History books say it was the French. The word omelette is a variation of the French term “alemelle” from the 13th century, meaning “the blade of a knife”. It refers to the flattened shape of the dish.
The first person to have tasted the omelette is French emperor Napoleon Bonaparte. When he stopped with his army at an inn near the town of Bessieres, the innkeeper served an omelette in his honour. Bonaparte was shocked by the new dish. He loved it so much, he asked the innkeeper to gather all the eggs he could find and prepare the biggest feast of fluffy omelettes for his entire army. The traditional Easter omelette is supposed to have been inspired by that event.
Since then, the unassuming, nutritious omelette has come a long way. Today, it’s part of most cultures around the world, although each one makes it differently.
In Japan, eggs are prepared in a rectangular shape by rolling several layers of thin omelettes. The whisked eggs also include sugar, water, and rice vinegar. After it is cooked and rolled up, the omelette is cut into pieces and savoured with various kinds of dips and sauces. The dish is called tamagoyaki or Japanese rolled omelettes.
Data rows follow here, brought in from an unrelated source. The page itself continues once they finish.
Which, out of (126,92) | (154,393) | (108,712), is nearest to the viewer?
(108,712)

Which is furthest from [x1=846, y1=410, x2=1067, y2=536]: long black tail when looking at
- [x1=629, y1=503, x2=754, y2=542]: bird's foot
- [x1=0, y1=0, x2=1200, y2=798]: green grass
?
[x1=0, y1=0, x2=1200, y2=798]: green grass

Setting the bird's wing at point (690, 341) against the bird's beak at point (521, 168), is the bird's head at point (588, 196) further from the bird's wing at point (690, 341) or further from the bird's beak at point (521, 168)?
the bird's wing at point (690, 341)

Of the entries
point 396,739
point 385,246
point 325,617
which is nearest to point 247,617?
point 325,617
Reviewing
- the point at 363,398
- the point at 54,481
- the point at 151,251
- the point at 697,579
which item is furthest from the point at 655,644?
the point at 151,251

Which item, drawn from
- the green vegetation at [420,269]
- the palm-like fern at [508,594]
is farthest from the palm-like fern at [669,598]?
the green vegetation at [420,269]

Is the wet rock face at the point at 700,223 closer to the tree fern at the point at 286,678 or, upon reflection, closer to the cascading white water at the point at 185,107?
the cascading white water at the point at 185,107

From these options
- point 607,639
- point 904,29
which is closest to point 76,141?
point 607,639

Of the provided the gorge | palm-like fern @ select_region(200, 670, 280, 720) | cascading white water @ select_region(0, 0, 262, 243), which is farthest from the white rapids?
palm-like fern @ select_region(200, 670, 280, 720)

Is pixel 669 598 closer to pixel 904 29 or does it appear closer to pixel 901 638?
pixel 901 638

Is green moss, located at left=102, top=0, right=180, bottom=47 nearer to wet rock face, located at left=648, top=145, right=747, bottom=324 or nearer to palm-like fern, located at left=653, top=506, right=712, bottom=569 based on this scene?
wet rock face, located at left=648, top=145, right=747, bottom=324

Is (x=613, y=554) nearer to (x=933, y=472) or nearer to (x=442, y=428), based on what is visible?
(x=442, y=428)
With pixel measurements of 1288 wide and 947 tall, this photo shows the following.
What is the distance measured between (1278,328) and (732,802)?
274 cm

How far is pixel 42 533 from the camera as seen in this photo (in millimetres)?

In Spain, on the other hand, omelettes have an accompaniment – patatas or potatoes, which are thinly sliced and sautéed with onions, bell peppers, and ginger. The potatoes are then stirred into the beaten eggs and then cooked again, on both sides. When it is done, the cake-like omelette is cut into flavourful wedges and served. Known as tortilla de patatas or the Spanish omelette, it’s delicious and filling, and often served as a breakfast option around the world.